[Begin Available records]
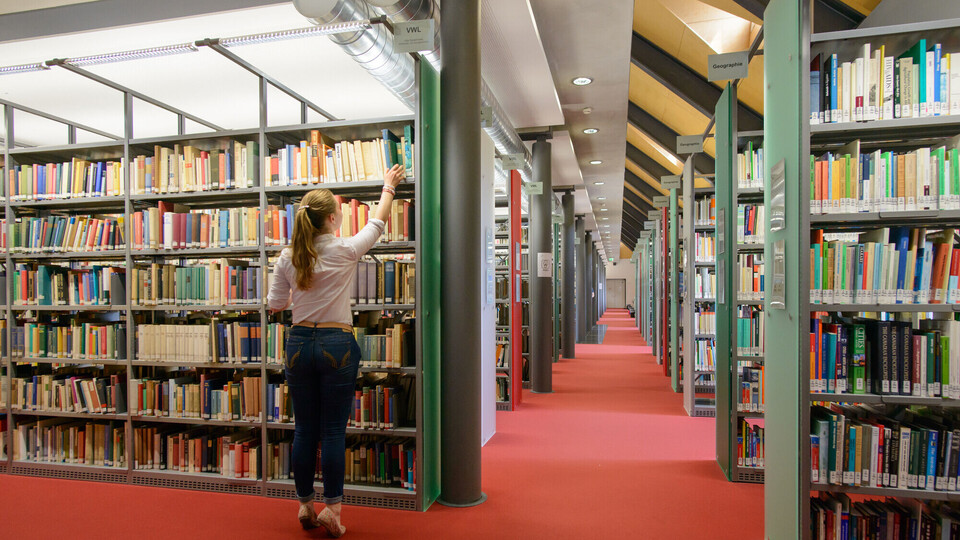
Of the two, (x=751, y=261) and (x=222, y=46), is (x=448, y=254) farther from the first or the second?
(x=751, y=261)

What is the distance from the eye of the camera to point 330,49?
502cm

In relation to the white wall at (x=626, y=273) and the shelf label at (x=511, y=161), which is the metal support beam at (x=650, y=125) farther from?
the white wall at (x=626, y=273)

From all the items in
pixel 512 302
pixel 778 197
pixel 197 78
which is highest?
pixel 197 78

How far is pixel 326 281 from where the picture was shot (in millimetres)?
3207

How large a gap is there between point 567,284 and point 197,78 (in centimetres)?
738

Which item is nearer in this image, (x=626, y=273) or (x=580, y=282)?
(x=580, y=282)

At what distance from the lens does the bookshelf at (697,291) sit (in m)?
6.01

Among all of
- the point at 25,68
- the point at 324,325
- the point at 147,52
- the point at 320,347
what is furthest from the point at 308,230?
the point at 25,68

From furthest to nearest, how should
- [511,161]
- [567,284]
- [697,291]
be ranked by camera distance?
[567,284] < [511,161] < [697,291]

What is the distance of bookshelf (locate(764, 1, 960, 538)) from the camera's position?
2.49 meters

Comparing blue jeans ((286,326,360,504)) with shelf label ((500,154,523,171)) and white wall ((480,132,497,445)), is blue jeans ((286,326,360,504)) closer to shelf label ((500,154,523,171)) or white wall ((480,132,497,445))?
[End Available records]
[Begin Available records]
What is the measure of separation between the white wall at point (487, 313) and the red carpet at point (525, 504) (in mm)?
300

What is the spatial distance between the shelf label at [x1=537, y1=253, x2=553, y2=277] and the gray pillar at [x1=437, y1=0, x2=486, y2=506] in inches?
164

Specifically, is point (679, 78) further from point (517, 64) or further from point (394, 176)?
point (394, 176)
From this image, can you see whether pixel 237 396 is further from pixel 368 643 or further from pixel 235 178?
[End Available records]
Objective:
Repeat the data word for word, beginning at the line containing "At what distance" and ending after the line containing "Comparing blue jeans".

Solution for this exercise:
At what distance from the lens does the bookshelf at (697,291) sit (in m)?
6.01

Among all of
- the point at 25,68
- the point at 324,325
- the point at 147,52
- the point at 320,347
what is furthest from the point at 308,230?
the point at 25,68

From furthest to nearest, how should
- [511,161]
- [567,284]
- [697,291]
be ranked by camera distance?
[567,284] < [511,161] < [697,291]

What is the distance of bookshelf (locate(764, 1, 960, 538)) from the camera's position?
2.49 meters

Comparing blue jeans ((286,326,360,504)) with shelf label ((500,154,523,171)) and white wall ((480,132,497,445)), is blue jeans ((286,326,360,504)) closer to shelf label ((500,154,523,171)) or white wall ((480,132,497,445))?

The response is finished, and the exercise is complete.